5. Spectacle and Superlatives
On the other side of the humdrum spectrum are spots that are irresistibly photogenic. Anything too sparkly is suspect, according to Santiago and Kizilbayir, who quickly flags Insta-spots when "people have a cue to take pictures and the restaurant is showcasing more merchandise than what they should sell, which is good food." Additionally, he spears what he calls "stupid tableside shows," not to be confused with genteel tableside presentation. He defines these shows as food served with "lowbrow or loutish style to get attention." "They don't care about the food; they just want people to take pictures or videos and post them on social media for attention," and to make money off this new form of tourist trap. This misrepresentation and manufactured hype is why Martinez is wary of "showy or Instagram-forward restaurants" when she travels, as well as anyone using overly effusive praise in their social coverage. Key turnoffs include the words "the best" or "amazing," while Scher says she is "hesitant to believe any restaurant's website or marketing that claims they are No. 1 for anything in their city but don't say where they earned that nod." "Anyone can claim to have the best anything if they want to, so make sure you look into that achievement before just believing it," she said.

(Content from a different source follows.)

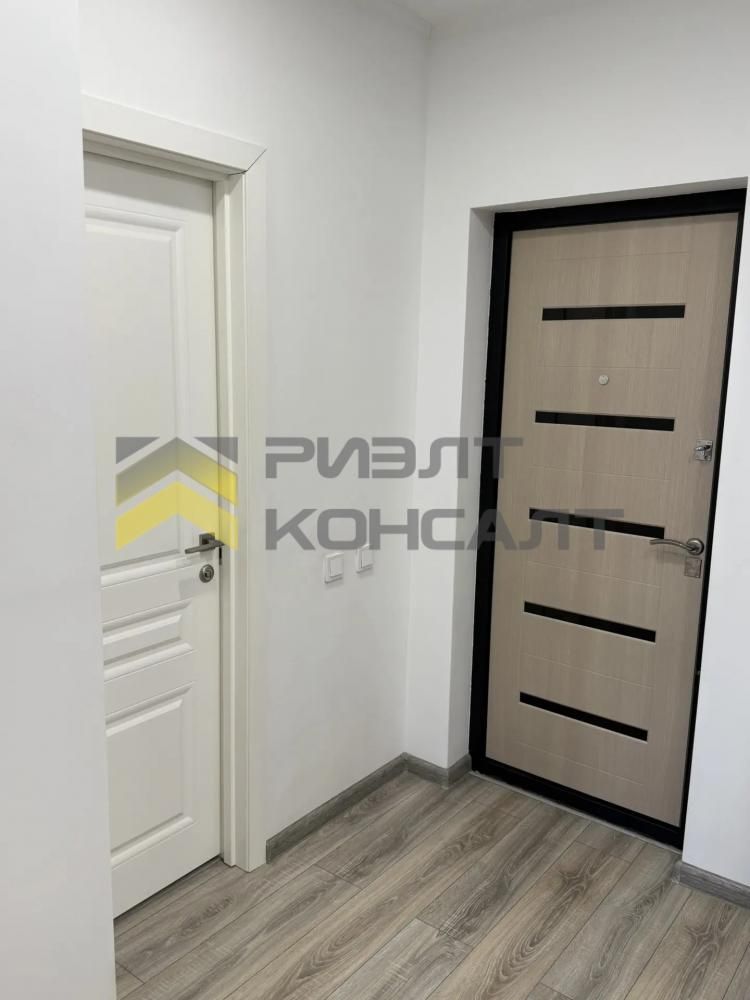 1-комн. квартира, Вторичка, 41.80м², 8/9 этаж миниатюра 3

6. Your Would-Be Fellow Diners
If a menu feels too familiar, you might be in a tourist trap. The same goes for the clientele. Kizilbayir keeps his distance from restaurants that specialize in serving group tours. "It's the circle of life: Tourists come to the city. They show the historic places, museums, gardens. They start to get hungry. Then, the tour guide takes a busload of tourists to a place that looks attractive," he said. But "you cannot deliver good quality food for that many people at the same time, so as a restaurateur, you have to cut corners. You make the food or drinks look 'bombastic.' You bring desserts with sparkly candles, play loud 'popular music,' have servers sing in weird outfits or hats." "Tourists leave these places with bad food in their stomachs, but the tour guide gets a cut of the profits. It's an easy turn," he admitted. During his travels, Hucks seeks out restaurants devoid of tourists like himself. "If you're in a country or region that speaks a different language than your own, avoid places where you hear a lot of non-native chatter," he said. Santiago also avoids restaurants with too many other tourists. "When I'm eating at a tapas restaurant in Spain, I want to hear the table next to me speaking Spanish. I look for where the locals are." He confessed: "As a restaurant owner, I have a love-hate relationship with things like Google reviews, but I do find they are helpful for finding where the locals go. Are the reviews written in the local language? If I'm going to Portugal, reviews that are all in English are a red flag. I look at what people are wearing in pictures. In Europe, you dress up to go out to dinner. Seeing pictures of people in shorts and T-shirts at a 'fancy' restaurant in Madrid lets me know it's not where the locals are going." As Premoli neatly sums up, "The main giveaway for a restaurant's authenticity is the local clientele!"